Thirty years ago, when a single candy cost 5 yen and was considered precious, caramel and sweets in pretty decorated boxes were only bought for wealthy children. Ordinary children would stand at the dagashiya counter buying loose candies from clear glass jars, seasoned dried squid legs, and sauce crackers. Only on the rare occasion of going out with their mother, or when relatives came to visit, could they get those glittering, beautiful boxed caramels.
But what about today’s children? Do they even know what dagashi is?
The cheap candy sprites are now dwindling in number. Those sprites that used to dart around inside that dim little shop, luring children in and filling them with dreams — you rarely see them anymore. Because they’ve been displaced by the new wave of candy sprites. Artificial sweeteners, artificial colorings — none of that existed before.
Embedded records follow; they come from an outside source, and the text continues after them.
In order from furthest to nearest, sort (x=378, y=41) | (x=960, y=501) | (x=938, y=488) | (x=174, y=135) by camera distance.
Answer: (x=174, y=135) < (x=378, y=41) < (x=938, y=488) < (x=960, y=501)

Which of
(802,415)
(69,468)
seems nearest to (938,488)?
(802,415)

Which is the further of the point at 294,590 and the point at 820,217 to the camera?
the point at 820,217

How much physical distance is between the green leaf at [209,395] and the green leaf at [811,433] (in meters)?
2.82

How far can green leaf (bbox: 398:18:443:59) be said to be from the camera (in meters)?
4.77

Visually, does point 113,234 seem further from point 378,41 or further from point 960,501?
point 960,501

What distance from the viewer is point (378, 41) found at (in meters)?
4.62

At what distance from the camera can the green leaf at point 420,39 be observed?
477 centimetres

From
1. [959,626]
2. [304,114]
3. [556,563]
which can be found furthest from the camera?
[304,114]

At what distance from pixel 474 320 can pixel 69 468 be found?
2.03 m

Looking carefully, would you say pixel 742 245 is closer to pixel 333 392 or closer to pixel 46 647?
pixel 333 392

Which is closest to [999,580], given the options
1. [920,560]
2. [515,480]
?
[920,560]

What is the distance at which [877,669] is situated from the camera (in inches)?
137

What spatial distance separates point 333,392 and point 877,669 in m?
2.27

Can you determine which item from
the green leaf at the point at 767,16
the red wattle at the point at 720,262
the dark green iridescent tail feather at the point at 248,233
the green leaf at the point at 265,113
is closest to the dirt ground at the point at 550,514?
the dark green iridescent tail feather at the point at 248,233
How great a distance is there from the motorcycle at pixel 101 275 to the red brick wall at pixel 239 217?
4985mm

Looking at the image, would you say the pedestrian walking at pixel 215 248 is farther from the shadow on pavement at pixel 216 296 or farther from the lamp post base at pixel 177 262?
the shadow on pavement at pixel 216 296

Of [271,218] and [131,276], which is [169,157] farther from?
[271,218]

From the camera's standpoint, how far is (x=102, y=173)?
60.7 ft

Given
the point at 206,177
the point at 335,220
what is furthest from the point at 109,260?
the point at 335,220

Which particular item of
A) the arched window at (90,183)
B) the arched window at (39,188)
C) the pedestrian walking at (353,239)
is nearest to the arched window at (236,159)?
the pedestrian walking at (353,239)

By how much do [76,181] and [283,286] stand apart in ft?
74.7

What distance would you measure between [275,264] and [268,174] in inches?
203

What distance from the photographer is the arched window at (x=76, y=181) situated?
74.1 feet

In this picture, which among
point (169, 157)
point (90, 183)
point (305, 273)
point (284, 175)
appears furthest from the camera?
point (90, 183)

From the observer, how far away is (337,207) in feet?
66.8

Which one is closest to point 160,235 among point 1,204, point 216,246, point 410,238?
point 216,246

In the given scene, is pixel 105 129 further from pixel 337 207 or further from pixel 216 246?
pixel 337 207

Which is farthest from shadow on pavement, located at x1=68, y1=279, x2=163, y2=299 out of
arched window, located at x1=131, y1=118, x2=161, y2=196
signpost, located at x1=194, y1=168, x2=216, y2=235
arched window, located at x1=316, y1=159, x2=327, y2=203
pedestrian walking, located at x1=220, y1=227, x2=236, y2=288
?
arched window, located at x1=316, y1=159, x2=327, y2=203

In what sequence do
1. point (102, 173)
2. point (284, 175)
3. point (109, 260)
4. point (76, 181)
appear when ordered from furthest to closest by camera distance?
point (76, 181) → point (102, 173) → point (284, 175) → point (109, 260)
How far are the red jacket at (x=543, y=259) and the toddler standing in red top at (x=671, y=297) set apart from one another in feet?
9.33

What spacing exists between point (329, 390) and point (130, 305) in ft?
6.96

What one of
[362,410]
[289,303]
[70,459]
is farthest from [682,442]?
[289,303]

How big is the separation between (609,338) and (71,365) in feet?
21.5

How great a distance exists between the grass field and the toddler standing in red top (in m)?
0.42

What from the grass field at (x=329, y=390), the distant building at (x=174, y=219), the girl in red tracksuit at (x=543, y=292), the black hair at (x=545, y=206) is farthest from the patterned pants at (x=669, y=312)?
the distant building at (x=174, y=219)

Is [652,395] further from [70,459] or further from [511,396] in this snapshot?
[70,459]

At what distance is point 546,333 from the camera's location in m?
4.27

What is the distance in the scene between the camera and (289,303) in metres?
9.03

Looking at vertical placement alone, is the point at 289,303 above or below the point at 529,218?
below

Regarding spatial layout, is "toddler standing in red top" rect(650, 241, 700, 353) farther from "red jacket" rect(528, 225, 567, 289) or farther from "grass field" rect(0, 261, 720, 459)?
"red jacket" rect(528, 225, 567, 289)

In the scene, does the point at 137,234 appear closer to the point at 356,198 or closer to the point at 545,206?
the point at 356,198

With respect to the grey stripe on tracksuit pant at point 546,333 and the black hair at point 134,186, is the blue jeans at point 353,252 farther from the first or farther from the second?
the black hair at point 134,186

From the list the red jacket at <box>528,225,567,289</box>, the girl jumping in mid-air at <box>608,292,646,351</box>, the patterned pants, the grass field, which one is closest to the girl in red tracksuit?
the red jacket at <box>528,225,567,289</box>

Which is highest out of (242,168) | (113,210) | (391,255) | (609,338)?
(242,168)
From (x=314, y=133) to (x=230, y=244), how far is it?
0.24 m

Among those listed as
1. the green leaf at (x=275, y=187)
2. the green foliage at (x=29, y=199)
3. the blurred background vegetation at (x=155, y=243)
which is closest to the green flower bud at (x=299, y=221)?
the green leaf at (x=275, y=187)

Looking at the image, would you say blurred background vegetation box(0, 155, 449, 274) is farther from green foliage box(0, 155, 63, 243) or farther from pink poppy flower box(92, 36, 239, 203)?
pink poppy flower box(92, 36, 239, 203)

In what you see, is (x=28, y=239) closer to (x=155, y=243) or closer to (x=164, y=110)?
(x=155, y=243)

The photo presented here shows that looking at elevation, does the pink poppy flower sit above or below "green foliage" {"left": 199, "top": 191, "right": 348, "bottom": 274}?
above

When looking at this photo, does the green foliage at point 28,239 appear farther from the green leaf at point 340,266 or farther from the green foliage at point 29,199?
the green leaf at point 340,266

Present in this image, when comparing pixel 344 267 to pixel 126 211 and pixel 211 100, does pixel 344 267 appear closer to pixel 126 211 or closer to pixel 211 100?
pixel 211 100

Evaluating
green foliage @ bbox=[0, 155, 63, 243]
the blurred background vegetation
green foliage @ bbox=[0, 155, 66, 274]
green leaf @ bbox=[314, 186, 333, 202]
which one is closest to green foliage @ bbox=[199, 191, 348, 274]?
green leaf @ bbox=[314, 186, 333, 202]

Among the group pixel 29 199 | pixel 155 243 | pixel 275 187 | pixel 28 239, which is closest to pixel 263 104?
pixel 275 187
But now the pretty decorated box is actually clothing that conceals desire. The desire of adults to make money.
The da in dagashi meant cheap. But what was cheap wasn’t the price of the candy — it was the wages of the people who made and delivered it. “Wage increases.” “Better pay.” “A richer life.” Workers have fought toward improving their lives, toward a richer existence. But somewhere along the way they’ve left behind a small dream without noticing.
History
The cheap candy sprites were born in the hearts of kind childless women in a better era, before commercialism had developed much among humanity. Now they are nearly extinct — displaced by the new candy sprites.
Field Intelligence
In the dreams of adults aged thirty and over.